The link takes you to a tutorial on making a stocking out of old jeans plus a bit of other fabric. 

http://nebraskaviews.blogspot.co.uk/2010/11/christmas-stocking-fun.html


----------



## Molly Mckee (Jul 8, 2006)

Cute!


----------



## CJ (May 10, 2002)

That is more than cute, it's awesome!


----------



## Delrio (Mar 11, 2007)

I love it! Something new to make!!!


----------



## happyjunker (Mar 22, 2009)

Oh yeah... I like that! Very cute!


----------



## Dandish (Feb 8, 2007)

Very cute! welcome, and thanks for posting that!


----------



## PonderosaQ (Jan 12, 2004)

Another vote that says very cute!


----------



## grannygardner (May 4, 2005)

Love it! I have a great grandson due any day and will be making him a stocking for next year. He already has a tiny stocking on this year's tree.


----------



## AngieM2 (May 10, 2002)

that is so cute. Thanks for sharing with the rest of us.


----------



## ErinP (Aug 23, 2007)

Oh my word! That is adorable!!




Warning, Scrooge attack ahead--
ETA: I just hit the blog to look at the directions and want to beat my head on the wall for this comment: _I love this! Perfect for a Texas Christmas! _ 
What?!!? 
Why do people always have to think everything western-ish has to connect to TEXAS??? Why can't it just be perfect for a _Nebraska_ Christmas, like it was designed for?:grump:

/Scrooge


----------



## Ruby (May 10, 2002)

Can't it be perfect for just any state. Love it. I have a jeans apron.


----------



## ErinP (Aug 23, 2007)

That's my point, Ruby. 

{It's just been a long-standing pet-peeve of mine that anything "western" must, by default, somehow connect to Texas. 
I've lived and worked on ranches all over the High Plains, and known a lot of working cowboys over the years. 
But not a one from Texas. :shrug:}


----------



## ginnie5 (Jul 15, 2003)

oooh! and I plan on making new matching stockings for the family next year.

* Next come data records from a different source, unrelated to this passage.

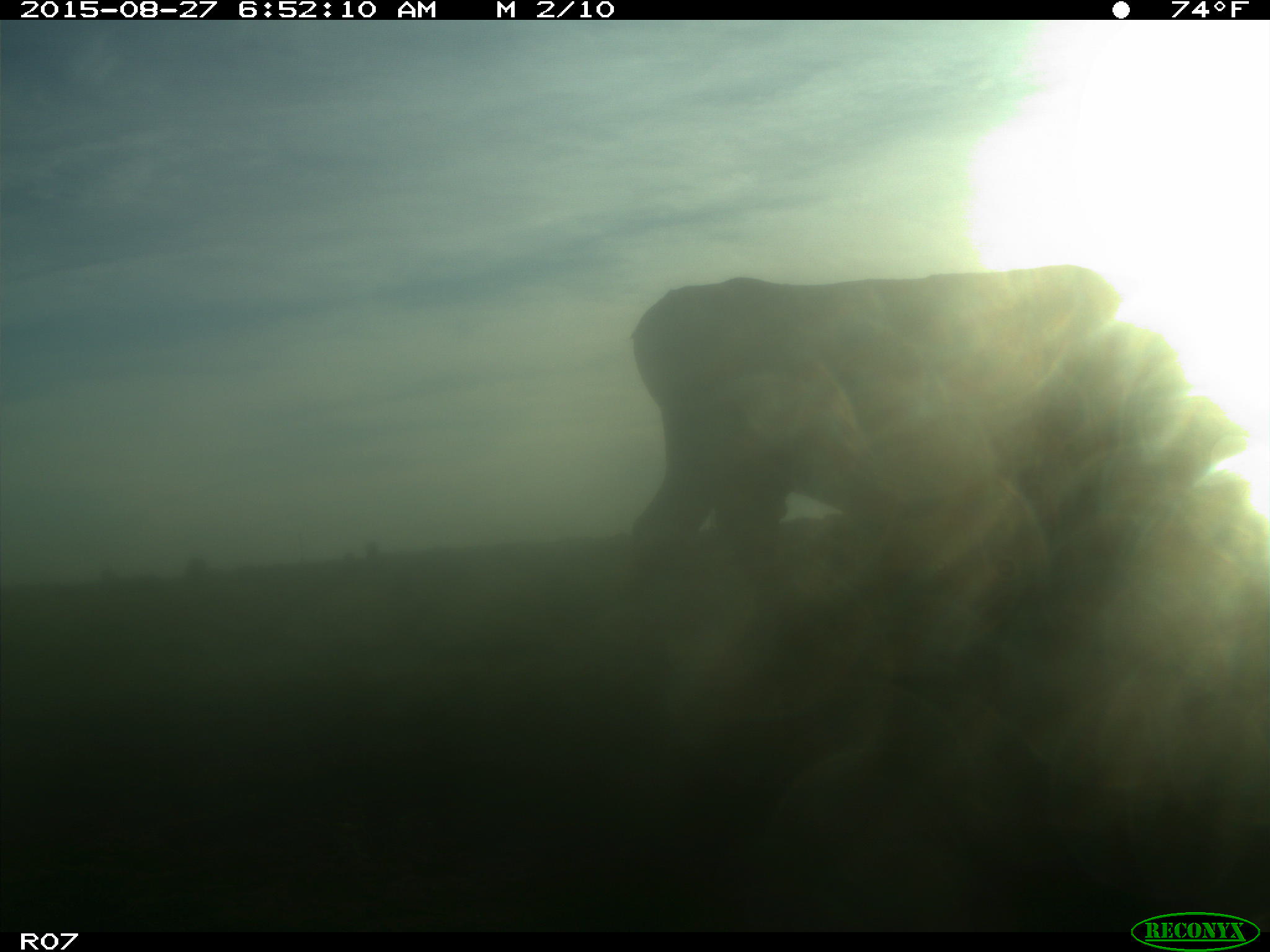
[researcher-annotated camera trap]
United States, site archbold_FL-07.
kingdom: Animalia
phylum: Chordata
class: Mammalia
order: Artiodactyla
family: Bovidae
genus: Bos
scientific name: Bos taurus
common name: domestic cow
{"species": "Bos taurus (domestic cow)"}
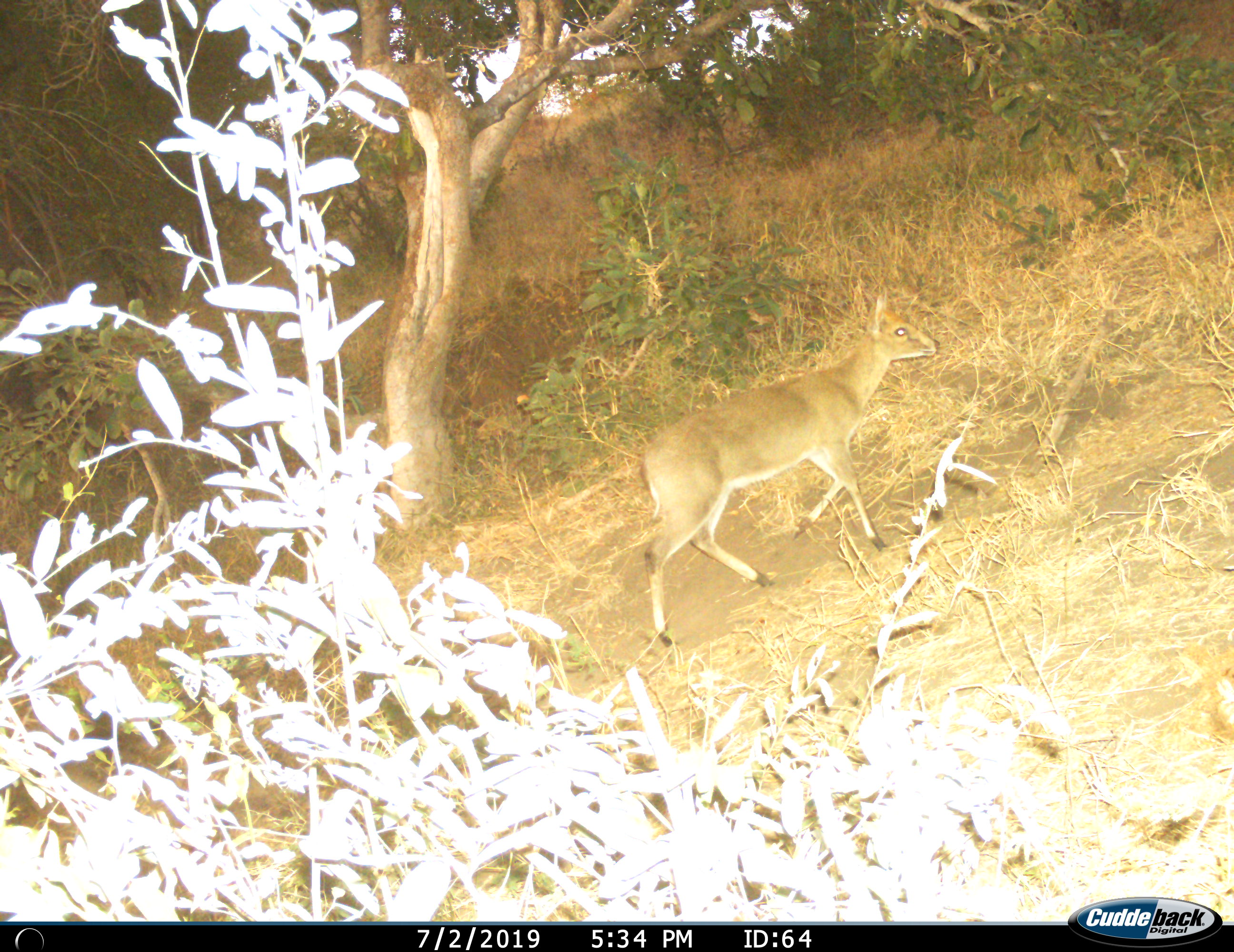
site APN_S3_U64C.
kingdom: Animalia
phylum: Chordata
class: Mammalia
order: Artiodactyla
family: Bovidae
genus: Sylvicapra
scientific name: Sylvicapra grimmia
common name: common duiker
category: duikercommongrey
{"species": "duikercommongrey (common duiker) (Sylvicapra grimmia)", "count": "1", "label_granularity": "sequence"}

Those are so cute!


----------



## Ruby (May 10, 2002)

ErinP said:


> That's my point, Ruby.
> 
> {It's just been a long-standing pet-peeve of mine that anything "western" must, by default, somehow connect to Texas.
> I've lived and worked on ranches all over the High Plains, and known a lot of working cowboys over the years.
> But not a one from Texas. :shrug:}


I can understand that. Mine is when you say your from Texas and the other person says "what the heck you see in Texas, all it is is desert and cactus." They don't realize in East Texas is very lush forest. I know we lived in Ca. for a while in the foot hills of the just out of Palmdale and there were ranches there. Looked a lot like West Texas.


----------



## Rosesandtea (Feb 28, 2012)

Glad you all liked it!


----------



## mekasmom (Jan 19, 2010)

That's cute. It would be great for a "tween ager" or a teen.


----------



## Lilith (Dec 29, 2012)

LMAO, My first Christmas away from my parents, I wanted to hang a few stockings ... but didn't even have the extra dollar for a few cheap ones. I made Jean Stockings out of old pants I couldn't bring myself to throw out yet. Ran across them last year and hung them up. These stockings will literally last for years! Much better than the cheap store bought ones. In my situation, it is a great holiday reminder of how humble and thankful for my family I should be.


----------



## Belfrybat (Feb 21, 2003)

That is really nice. I like the different colour for the heel and toe. Classy!


----------



## GrannyG (Mar 26, 2005)

I love it....and I had it pinned on my board already, but here is a link to some more cute ideas for blue jeans...
http://pinterest.com/itsybitsyfarm/blue-jean-loves/


----------



## RedDirt Cowgirl (Sep 21, 2010)

ErinP said:


> Warning, Scrooge attack ahead--
> ETA: I just hit the blog to look at the directions and want to beat my head on the wall for this comment: _I love this! Perfect for a Texas Christmas! _
> What?!!?
> Why do people always have to think everything western-ish has to connect to TEXAS??? Why can't it just be perfect for a _Nebraska_ Christmas, like it was designed for?:grump:
> ...


Wasn't it in Texas the phrase "all hat and no cattle" was coined?

All Hail Nebraska's Boots and Jeans Stockings!!!


----------



## PETSNEGGS (Oct 7, 2005)

Adorable


----------



## Macybaby (Jun 16, 2006)

It's really not that bad living in a "fly over" state.


----------